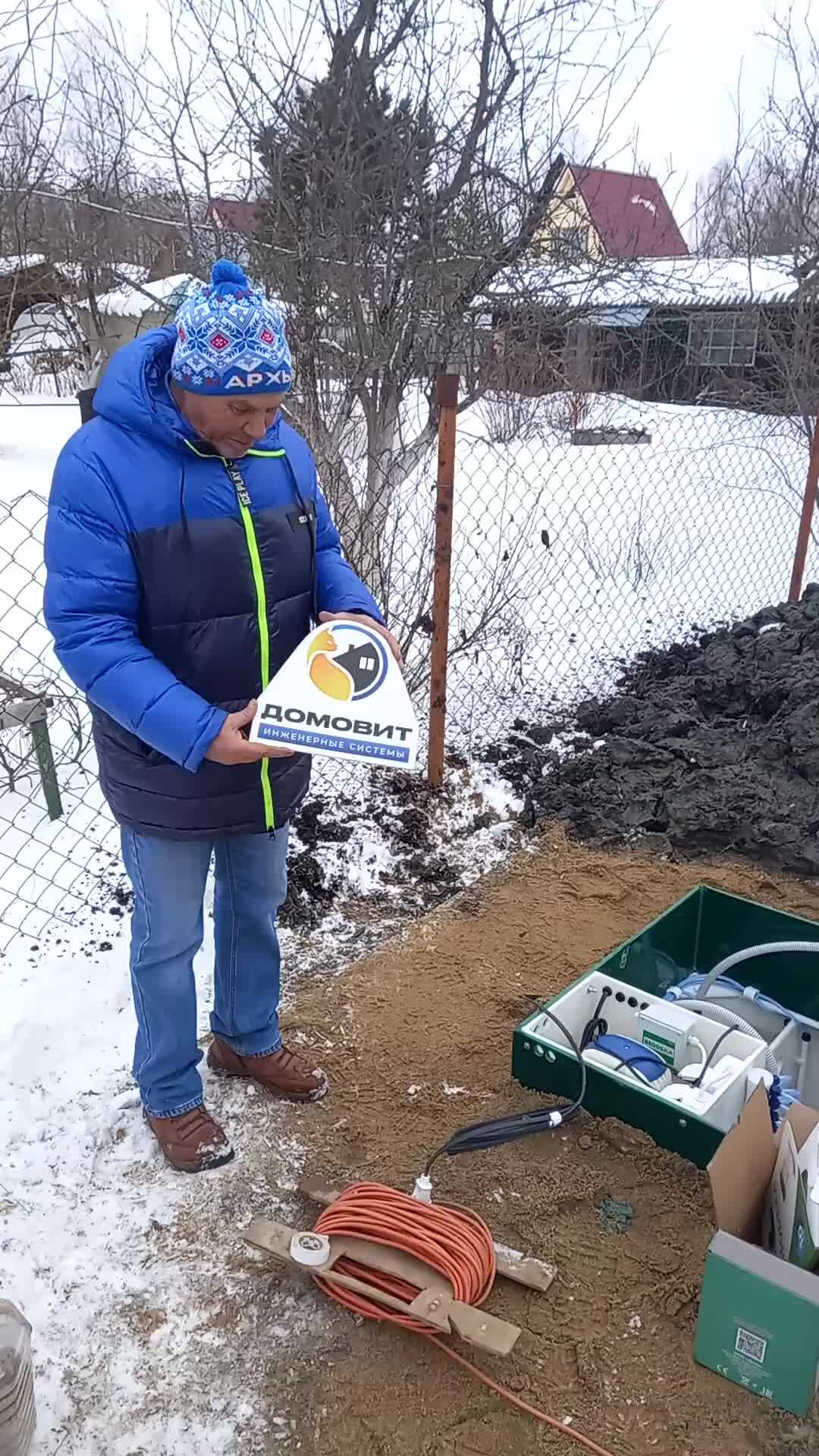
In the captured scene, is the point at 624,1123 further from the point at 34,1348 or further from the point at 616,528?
the point at 616,528

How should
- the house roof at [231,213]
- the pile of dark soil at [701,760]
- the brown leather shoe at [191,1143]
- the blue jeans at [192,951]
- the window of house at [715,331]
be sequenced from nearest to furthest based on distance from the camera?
1. the blue jeans at [192,951]
2. the brown leather shoe at [191,1143]
3. the pile of dark soil at [701,760]
4. the house roof at [231,213]
5. the window of house at [715,331]

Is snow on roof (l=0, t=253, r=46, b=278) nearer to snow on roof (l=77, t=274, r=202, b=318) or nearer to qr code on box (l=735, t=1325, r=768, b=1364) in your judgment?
snow on roof (l=77, t=274, r=202, b=318)

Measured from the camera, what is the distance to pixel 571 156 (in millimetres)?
4977

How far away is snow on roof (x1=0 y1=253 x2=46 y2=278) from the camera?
5066 millimetres

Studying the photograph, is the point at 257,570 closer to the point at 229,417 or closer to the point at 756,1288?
the point at 229,417

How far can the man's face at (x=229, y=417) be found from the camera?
1826 millimetres

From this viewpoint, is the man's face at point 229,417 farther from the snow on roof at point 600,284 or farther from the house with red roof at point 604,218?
the house with red roof at point 604,218

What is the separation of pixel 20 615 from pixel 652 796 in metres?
3.97

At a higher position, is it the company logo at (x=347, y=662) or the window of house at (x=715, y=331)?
the window of house at (x=715, y=331)

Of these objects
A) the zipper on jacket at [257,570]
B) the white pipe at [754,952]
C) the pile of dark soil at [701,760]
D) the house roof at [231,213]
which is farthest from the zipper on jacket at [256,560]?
the house roof at [231,213]

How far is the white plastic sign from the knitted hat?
1.66 feet

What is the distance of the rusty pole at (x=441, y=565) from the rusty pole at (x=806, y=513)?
307 cm

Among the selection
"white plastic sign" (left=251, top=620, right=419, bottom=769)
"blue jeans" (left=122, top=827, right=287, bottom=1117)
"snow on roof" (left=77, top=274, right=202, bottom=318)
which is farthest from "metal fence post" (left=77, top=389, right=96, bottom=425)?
"snow on roof" (left=77, top=274, right=202, bottom=318)

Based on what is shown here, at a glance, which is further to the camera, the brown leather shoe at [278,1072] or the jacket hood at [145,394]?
the brown leather shoe at [278,1072]
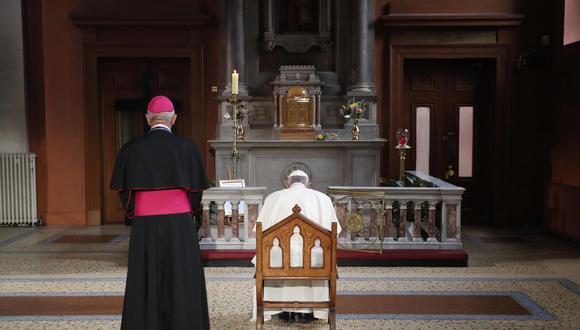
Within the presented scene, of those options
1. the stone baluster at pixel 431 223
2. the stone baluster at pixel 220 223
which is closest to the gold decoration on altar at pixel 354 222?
the stone baluster at pixel 431 223

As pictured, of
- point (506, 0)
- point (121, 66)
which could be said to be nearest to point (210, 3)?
point (121, 66)

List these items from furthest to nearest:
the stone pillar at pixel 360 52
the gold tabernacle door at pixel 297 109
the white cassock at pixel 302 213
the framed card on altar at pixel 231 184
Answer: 1. the stone pillar at pixel 360 52
2. the gold tabernacle door at pixel 297 109
3. the framed card on altar at pixel 231 184
4. the white cassock at pixel 302 213

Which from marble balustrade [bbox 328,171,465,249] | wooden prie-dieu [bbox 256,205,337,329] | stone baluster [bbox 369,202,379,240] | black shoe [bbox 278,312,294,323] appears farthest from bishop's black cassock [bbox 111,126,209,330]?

» **What the task asks**: Reproduce every entry above word for word, omitting the pictures.

» **Finished task**:
In the captured scene, is the point at 624,1123 further from the point at 34,1348 or further from the point at 616,528?
the point at 616,528

How should
- the house roof at [231,213]
- the pile of dark soil at [701,760]
- the brown leather shoe at [191,1143]
- the blue jeans at [192,951]
- the window of house at [715,331]
be sequenced from nearest to furthest based on distance from the camera?
1. the blue jeans at [192,951]
2. the brown leather shoe at [191,1143]
3. the pile of dark soil at [701,760]
4. the house roof at [231,213]
5. the window of house at [715,331]

Is snow on roof (l=0, t=253, r=46, b=278) nearer to snow on roof (l=77, t=274, r=202, b=318) or nearer to qr code on box (l=735, t=1325, r=768, b=1364) in your judgment?
snow on roof (l=77, t=274, r=202, b=318)

Measured from the camera, what is the distance to pixel 571 156 (in millimetres)?
4977

How far away is snow on roof (x1=0 y1=253 x2=46 y2=278) from the camera?
5066 millimetres

Studying the photograph, is the point at 257,570 closer to the point at 229,417 or closer to the point at 756,1288?
the point at 229,417

How far can the man's face at (x=229, y=417) be found from the camera?
1826 millimetres

From this viewpoint, is the man's face at point 229,417 farther from the snow on roof at point 600,284 or farther from the house with red roof at point 604,218?
the house with red roof at point 604,218

What is the separation of pixel 20 615 from pixel 652 796 in metres?
3.97

At a higher position, is it the company logo at (x=347, y=662) or the window of house at (x=715, y=331)?
the window of house at (x=715, y=331)

Of these objects
A) the zipper on jacket at [257,570]
B) the white pipe at [754,952]
C) the pile of dark soil at [701,760]
D) the house roof at [231,213]
which is farthest from the zipper on jacket at [256,560]?
the house roof at [231,213]

How far is the white plastic sign from the knitted hat?
1.66 feet

What is the distance of the rusty pole at (x=441, y=565) from the rusty pole at (x=806, y=513)?
307 cm

Among the selection
"white plastic sign" (left=251, top=620, right=419, bottom=769)
"blue jeans" (left=122, top=827, right=287, bottom=1117)
"snow on roof" (left=77, top=274, right=202, bottom=318)
which is farthest from "metal fence post" (left=77, top=389, right=96, bottom=425)?
"snow on roof" (left=77, top=274, right=202, bottom=318)

Based on what is shown here, at a glance, which is further to the camera, the brown leather shoe at [278,1072] or the jacket hood at [145,394]?
the brown leather shoe at [278,1072]
Within the presented scene, of those options
1. the stone baluster at pixel 431 223
2. the stone baluster at pixel 220 223
which is closest to the gold decoration on altar at pixel 354 222?
the stone baluster at pixel 431 223

As pictured, of
- point (506, 0)
- point (121, 66)
which could be said to be nearest to point (210, 3)?
point (121, 66)

List these items from furthest to nearest:
the stone pillar at pixel 360 52
the gold tabernacle door at pixel 297 109
the white cassock at pixel 302 213
the framed card on altar at pixel 231 184
Answer: 1. the stone pillar at pixel 360 52
2. the gold tabernacle door at pixel 297 109
3. the framed card on altar at pixel 231 184
4. the white cassock at pixel 302 213

Which from marble balustrade [bbox 328,171,465,249] | wooden prie-dieu [bbox 256,205,337,329] | stone baluster [bbox 369,202,379,240] | black shoe [bbox 278,312,294,323] appears farthest from bishop's black cassock [bbox 111,126,209,330]?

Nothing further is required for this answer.